Pull out each line of the records below that contains the string "point". Case matters.

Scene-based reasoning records
+ + + + + + +
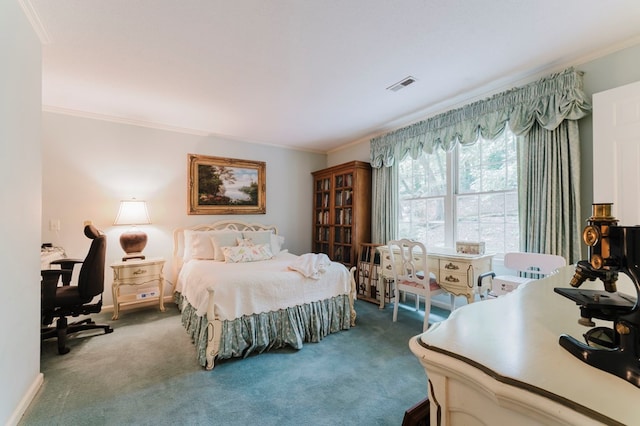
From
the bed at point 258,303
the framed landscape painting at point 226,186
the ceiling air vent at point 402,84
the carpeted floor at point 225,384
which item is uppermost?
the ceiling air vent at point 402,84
+ + + + + + +
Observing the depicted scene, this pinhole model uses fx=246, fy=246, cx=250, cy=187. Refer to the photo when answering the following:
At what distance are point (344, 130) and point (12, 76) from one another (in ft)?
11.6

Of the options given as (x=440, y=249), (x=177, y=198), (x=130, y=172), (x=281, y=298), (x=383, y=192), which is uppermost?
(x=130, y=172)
+ + + + + + +
- Task answer -
the bed at point 258,303
the framed landscape painting at point 226,186
the ceiling air vent at point 402,84
the carpeted floor at point 225,384
the ceiling air vent at point 402,84
At what distance are point (344, 130) and point (12, 76) from one another (in ft)?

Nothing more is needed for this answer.